Había escuchado muchas veces esa frase, tanto, que en algún momento me pareció un cliché más, algo trillado. Y cada vez que la escuchaba: si no te amas a ti mismo, no puedes esperar que nadie más te amé; yo estaba segura, al igual que muchas otras personas, que si me amaba a mí misma. Realmente estaba convencida de eso.

Y, al igual que muchos, cuando alguien hacía comentarios positivos acerca de mí o de lo que hacía, yo me sentía estupenda. Pero cuando eran críticas o comentarios negativos, yo me derrumbaba. Por lo tanto, la confianza en mí que pudiera sentir siempre dependía de la opinión de alguien externo. Venia de alguien más y no de mi interior.

Esta situación me llevo a intentar siempre complacer a los demás, a intentar dales lo que esperaban de mí, que estuvieran felices a mi lado y me necesitaran. Sacrificando una y otra vez lo que yo en realidad quería. Vivía en un constante estrés, fijándome en cada detalle de lo que hacía, cuidando cada palabra que decía, ocultando cada parte de mi personalidad que pudiera molestar a otros.
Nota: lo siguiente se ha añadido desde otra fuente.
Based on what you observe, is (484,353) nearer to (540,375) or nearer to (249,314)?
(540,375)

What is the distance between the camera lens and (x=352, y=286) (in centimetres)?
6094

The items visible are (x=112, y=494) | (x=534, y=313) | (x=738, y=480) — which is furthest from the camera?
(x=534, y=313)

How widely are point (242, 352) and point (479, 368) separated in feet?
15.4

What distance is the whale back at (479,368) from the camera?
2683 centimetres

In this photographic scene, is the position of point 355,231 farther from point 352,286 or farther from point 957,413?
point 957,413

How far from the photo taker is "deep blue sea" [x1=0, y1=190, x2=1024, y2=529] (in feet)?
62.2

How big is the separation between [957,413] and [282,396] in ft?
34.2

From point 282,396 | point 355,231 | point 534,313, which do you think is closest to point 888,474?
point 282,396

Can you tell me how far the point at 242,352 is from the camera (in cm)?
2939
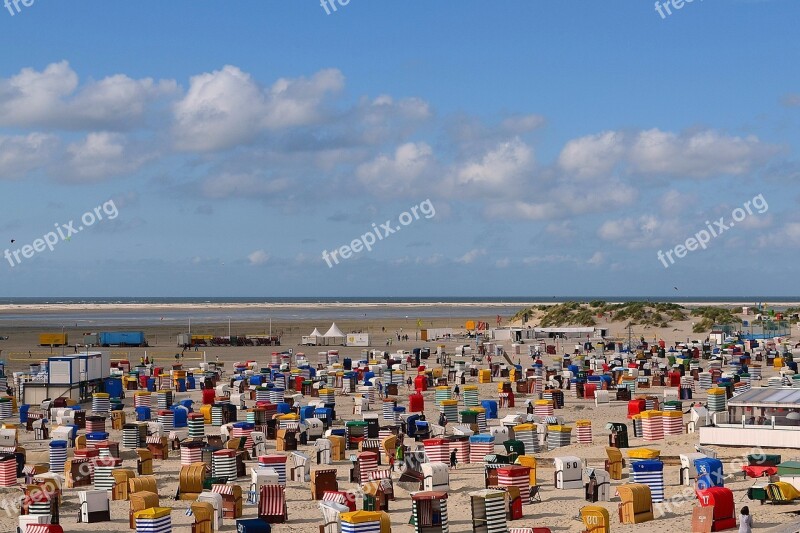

Eso, créanme, era lo que hacía cada día de mi vida.

Hasta que empecé a cansarme, a sentir una enorme frustración; porque sin importar lo mucho que me esforzara, siempre hacia algo que estaba mal a juicio de otros, siempre había cosas de mi que molestaban o simplemente que no gustaban a quienes yo tanto quería agradar.

La frustración fue creciendo cada día un poco más, y sin darme cuenta se convirtió en una enorme bola de nieve fuera de control.

Unknown

Por esos días encontré por ahí “sin querer”, un artículo que describía tan fielmente lo que me pasaba, que creí que lo habían escrito después de espiarme. Ahí empezó mi transformación. El inicio del camino.

Así fue como empezó el viaje, la más difícil, divertida y satisfactoria aventura que he vivido: el saber quién soy.

No les voy a mentir, no ha sido fácil, ha habido partes del proceso en las que lo único que quería era salir huyendo, negar todas esas partes oscuras de mí que me negaba a aceptar y seguir cómodamente en la misma zona conocida de siempre. Pero una vez que empiezas ya no puedes volver a ser la misma persona de antes, el cambio es irrevocable.

Claro que también han existido satisfacciones, muchas diría yo, detrás de todo este nuevo conocimiento interior. Aprender a amarme y aceptarme como soy es la mejor decisión que he podido tomar en mi vida. El cambio da miedo y mucho, pero una vez que lo aceptas, el proceso se vuelve más simple. Puedo asegurarles que la vida se convierte en algo muy bello.

El proceso tampoco es de un día para otro, toma su tiempo y hay que tener paciencia. Los cambios son muy sutiles al principio y curiosamente los primeros en notarlo son aquellas personas que están a nuestro alrededor. Uno no los nota. No al principio. Empiezan a notarse cuando nos damos cuenta que tenemos derecho a decir que no y lo ejercemos con singular alegría, cuando las criticas ya no nos lastiman, cuando a pesar de esas críticas, sabemos que somos valiosos.